For particularly large datasets, rebuilding your catalog from scratch can potentially take a long time. In order to make this less painful, repoze.catalog does contain a migration utility which can migrate an existing catalog in a much shorter period of time. This utility comes in three different flavors which can be used according to your use case. The primary problem being solved by the migration utility is making the indexes aware of all of the docids stored in the catalog, not just just the docids of documents which have values in a particular index.

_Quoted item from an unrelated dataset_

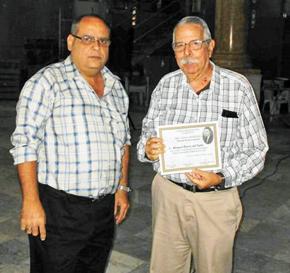 El presidente de 'Unión de Baleira', Julio Gallo, le entregó el Reconocimiento a Manuel Barros.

To this end, the three different flavors of migration utility represent three different ways to obtain the set of all document ids stored in the catalog.

Migrate Using a Document Map

It will be the easiest and fastest to migrate your pre-0.8.0 catalog if you are using a document map which is an instance of repoze.bfg.document.DocumentMap:

from repoze.catalog.migration import migrate_to_0_8_0_from_document_map

migrate_to_0_8_0_from_document_map(catalog, document_map)

Migrate Using Self-Generated Set of Docids

Alternatively, if you do not use a document map, you can use a self-generated set of document ids. It is up to your application to calculate the set of all document ids used in the catalog:

from repoze.catalog.migration import migrate_to_0_8_0_from_docids

migrate_to_0_8_0_from_docids(catalog, docids)

Let the Migration Utility Calculate the Set of Docids

Your last option is to allow the migration utility to calculate the set of all docids by examinging the indexes in the catalog. If you can assume that every document indexed by the catalog has a value in at least one index, then this method, while potentially slow, should succeed in calculating the superset of all document ids in the catalog:

from repoze.catalog.migration import migrate_to_0_8_0

migrate_to_0_8_0(catalog)